This is the first — European Artists in Calcutta — of the 11 sections, the other 10 being: Early Indigenous Art, Realism and Academic Art in Bengal, Bengal School, Santiniketan: Charting Untrodden Courses, and Visualising Bengal Man-made famine, The Liminal Language of Bengal’s Modernists, India’s National Art Treasure Artists, Devi: Intrinsic to the City, Printmaking: Democratising Art, and lastly,

Modern Sculpture in Bengal on the ground floor. Another ground floor room is dedicated to Nemai Ghosh’s adulatory photographs of Satyajit Ray. This gives one some idea of the treat in store.

There are some splendid Early Bengal oil paintings of deities, but the Kalighat pats are of uneven quality. The Santiniketan section had a huge lacuna: no K.G. Subramanyan. Of late, 32 new works have been added, two by Subramanyan. The most moving is the section on the Bengal famine with Chittaprosad, Zainul Abedin, Paritosh Sen, Somnath Hore, Quamrul Hassan and Gobardhan Ash, and a large Ramkinkar oil.

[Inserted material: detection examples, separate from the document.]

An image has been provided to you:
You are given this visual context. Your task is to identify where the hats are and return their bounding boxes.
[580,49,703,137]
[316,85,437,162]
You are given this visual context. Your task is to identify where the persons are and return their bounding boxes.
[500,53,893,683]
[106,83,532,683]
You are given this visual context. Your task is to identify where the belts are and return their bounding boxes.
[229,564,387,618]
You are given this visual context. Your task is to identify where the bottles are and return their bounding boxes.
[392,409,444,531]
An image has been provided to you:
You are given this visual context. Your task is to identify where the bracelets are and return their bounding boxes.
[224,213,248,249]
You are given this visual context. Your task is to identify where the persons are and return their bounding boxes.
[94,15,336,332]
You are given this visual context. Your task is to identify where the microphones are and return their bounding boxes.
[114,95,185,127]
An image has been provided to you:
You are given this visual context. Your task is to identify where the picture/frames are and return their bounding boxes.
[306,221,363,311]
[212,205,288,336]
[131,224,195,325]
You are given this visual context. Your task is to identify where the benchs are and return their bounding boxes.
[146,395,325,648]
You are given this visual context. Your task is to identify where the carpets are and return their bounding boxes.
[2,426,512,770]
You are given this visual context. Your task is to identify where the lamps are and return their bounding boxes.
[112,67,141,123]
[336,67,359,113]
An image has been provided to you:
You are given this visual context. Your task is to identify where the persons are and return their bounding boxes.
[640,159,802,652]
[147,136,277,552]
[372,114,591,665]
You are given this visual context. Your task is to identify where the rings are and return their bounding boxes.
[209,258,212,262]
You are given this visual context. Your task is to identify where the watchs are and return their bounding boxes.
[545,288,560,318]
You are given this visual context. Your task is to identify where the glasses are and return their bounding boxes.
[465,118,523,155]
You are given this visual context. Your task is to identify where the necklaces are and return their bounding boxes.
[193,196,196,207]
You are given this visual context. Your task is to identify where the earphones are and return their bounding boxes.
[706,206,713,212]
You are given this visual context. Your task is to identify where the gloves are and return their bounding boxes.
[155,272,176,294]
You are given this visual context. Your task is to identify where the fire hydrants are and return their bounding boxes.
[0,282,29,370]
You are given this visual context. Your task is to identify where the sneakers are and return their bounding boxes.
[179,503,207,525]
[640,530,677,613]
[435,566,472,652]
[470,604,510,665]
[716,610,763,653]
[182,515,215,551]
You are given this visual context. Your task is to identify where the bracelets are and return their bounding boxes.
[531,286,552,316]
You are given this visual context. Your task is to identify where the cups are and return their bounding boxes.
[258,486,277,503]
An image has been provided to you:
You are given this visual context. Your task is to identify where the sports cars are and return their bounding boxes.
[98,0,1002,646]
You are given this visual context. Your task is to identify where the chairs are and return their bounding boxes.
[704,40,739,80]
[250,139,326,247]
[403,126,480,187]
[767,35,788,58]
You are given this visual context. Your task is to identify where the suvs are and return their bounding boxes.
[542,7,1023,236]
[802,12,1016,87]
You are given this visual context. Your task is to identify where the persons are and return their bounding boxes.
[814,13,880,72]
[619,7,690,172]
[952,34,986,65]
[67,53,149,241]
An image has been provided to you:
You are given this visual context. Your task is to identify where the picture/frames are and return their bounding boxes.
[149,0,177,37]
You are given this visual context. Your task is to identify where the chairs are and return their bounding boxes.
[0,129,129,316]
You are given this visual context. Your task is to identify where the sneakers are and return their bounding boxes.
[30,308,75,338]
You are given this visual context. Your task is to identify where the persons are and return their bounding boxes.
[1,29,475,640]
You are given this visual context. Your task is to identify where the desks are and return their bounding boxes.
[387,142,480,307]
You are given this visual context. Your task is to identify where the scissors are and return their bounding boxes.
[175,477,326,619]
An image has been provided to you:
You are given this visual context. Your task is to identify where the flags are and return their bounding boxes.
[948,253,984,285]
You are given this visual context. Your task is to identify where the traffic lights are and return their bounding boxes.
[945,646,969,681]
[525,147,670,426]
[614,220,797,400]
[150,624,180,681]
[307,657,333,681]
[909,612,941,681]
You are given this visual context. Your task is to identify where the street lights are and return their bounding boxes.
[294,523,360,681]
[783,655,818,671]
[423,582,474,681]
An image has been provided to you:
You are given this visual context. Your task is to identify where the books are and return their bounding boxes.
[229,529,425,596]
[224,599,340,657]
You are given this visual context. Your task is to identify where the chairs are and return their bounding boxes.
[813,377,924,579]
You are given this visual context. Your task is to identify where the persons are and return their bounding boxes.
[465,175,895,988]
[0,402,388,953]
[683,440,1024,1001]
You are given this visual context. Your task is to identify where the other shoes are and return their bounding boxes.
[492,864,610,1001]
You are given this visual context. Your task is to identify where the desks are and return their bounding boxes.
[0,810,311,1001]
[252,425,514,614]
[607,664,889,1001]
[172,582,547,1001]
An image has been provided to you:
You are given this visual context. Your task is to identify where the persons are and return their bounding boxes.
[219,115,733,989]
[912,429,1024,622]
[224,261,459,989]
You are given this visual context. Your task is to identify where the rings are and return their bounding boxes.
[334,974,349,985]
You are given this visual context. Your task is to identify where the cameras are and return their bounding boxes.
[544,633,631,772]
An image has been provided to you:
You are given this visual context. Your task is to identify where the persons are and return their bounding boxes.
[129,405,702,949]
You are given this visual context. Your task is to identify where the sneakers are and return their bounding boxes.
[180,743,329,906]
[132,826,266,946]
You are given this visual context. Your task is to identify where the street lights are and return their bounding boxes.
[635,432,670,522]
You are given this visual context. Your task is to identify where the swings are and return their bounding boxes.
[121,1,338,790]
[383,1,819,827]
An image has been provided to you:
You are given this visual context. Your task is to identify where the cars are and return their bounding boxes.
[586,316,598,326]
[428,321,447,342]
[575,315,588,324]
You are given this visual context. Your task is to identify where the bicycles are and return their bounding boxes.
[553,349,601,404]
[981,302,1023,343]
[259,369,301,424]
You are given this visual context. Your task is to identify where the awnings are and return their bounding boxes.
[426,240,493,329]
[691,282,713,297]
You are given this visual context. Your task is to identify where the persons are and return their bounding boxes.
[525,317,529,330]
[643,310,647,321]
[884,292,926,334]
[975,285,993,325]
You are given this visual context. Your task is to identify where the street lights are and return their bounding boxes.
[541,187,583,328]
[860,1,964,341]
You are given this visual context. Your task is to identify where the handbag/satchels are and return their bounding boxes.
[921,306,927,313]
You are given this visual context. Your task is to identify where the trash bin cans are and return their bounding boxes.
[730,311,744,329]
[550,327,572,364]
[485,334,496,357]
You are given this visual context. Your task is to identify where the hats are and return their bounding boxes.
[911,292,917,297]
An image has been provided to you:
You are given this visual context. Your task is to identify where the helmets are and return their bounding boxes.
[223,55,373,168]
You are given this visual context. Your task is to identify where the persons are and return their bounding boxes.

The exhibition allows almost forgotten Calcutta Modernists like Prokash Karmakar (picture: Assassinated, 1966), Nikhil Biswas, Dharmanarayan Dasgupta, Bijan Choudhury, Rabin Mondal and Paritosh Sen to reclaim their rightful place in art history by revealing them in their full glory. Yet, women artists are given short shrift. Sunayani Debi, Meera Mukherjee and Mrinalini Mukherjee are there, but where are Arpita Singh, Anjolie Ela Menon and Jayashree Charavarty? Didn’t they deserve to be here?